* [Textauszug]
Aber ich fürchte, ich kann das Niveau nicht ganz halten ...
Nachdem ich die Tücken der Bekleidungstechnik bewältigt habe, sitze ich also endlich da, wo ich hingehöre: auf meiner Zeitfahrmaschine. :-)
Die normalerweise 185 km lange Strecke mit 3900 Hm ist kurzfristig auf 210 km mit 3500 Hm geändert worden, da der Sölkpass immer noch nicht befahrbar war, nachdem letztes Jahr ein Erdrutsch die Straße weggerissen hatte. Das war schon schade (um nicht zu sagen: nicht gut), da damit die Hauptattraktion der Radstrecke mit dem höchsten Punkt und der größten Steigung fehlte. Aber ich versuchte, es positiv zu sehen, da so die Entscheidung für die Zeitfahrmaschine statt des deutlich leichteren Rennrades etwas mehr Sinn machte (ja ich weiß, dass das kein gescheites Deutsch ist - ist mir aber Wurscht!).

* [Datenauszug]
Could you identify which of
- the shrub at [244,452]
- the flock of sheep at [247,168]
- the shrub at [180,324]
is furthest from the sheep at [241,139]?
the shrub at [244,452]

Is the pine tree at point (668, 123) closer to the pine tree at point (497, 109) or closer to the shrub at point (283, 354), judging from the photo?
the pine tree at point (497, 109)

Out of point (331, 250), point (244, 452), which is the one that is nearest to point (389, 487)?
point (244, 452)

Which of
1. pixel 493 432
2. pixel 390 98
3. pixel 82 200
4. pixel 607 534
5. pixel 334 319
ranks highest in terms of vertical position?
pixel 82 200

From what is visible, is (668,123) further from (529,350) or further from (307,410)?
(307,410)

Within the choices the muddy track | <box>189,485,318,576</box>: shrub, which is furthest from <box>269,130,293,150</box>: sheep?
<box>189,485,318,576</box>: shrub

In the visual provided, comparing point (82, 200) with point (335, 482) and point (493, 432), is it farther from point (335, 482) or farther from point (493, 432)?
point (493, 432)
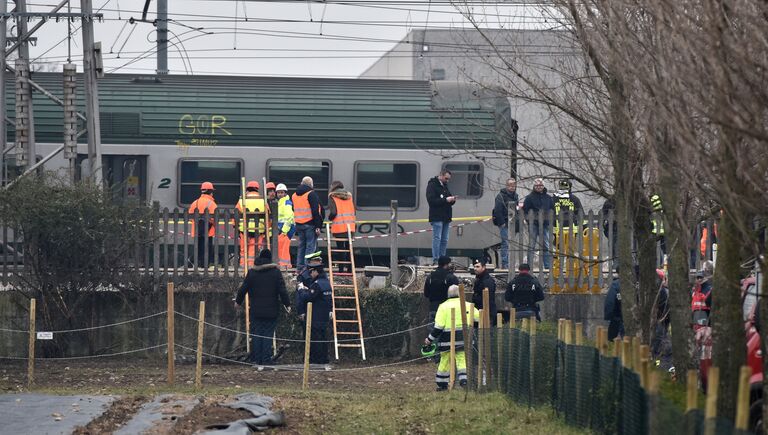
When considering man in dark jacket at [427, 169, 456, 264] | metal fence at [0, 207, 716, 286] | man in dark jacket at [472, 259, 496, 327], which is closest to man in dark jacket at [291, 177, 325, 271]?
metal fence at [0, 207, 716, 286]

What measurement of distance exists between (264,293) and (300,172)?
673 centimetres

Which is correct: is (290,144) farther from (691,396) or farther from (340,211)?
(691,396)

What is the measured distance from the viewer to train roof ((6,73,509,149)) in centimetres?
2628

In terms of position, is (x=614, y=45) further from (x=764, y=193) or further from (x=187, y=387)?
(x=187, y=387)

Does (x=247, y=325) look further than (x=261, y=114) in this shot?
No

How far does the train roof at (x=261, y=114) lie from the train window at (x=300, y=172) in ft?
1.27

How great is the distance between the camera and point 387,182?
26.8 meters

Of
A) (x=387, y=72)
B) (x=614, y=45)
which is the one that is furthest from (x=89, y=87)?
(x=387, y=72)

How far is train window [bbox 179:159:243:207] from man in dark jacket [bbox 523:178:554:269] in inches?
254

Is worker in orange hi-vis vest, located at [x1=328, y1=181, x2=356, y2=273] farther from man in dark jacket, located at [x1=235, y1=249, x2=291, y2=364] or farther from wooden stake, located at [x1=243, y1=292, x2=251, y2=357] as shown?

* [Ihre Aufgaben]
1. Übertragen Sie den Satz „Das war schon schade (um nicht zu sagen: nicht gut), da damit die Hauptattraktion der Radstrecke mit dem höchsten Punkt und der größten Steigung fehlte.“ aus dem Textauszug ins Englische.
2. Schreiben Sie aus dem Textauszug die Passage zwischen „Aber ich fürchte, ich“ und „meiner Zeitfahrmaschine. :-)“ einschließlich wortgetreu ab.
Für die Bearbeitung braucht man die Einträge nicht.

* [Die Lösungen]
1. That was a real shame (not to say: not good), since it meant the main attraction of the bike course, with the highest point and the steepest climb, was missing.

2.
Aber ich fürchte, ich kann das Niveau nicht ganz halten ...
Nachdem ich die Tücken der Bekleidungstechnik bewältigt habe, sitze ich also endlich da, wo ich hingehöre: auf meiner Zeitfahrmaschine. :-)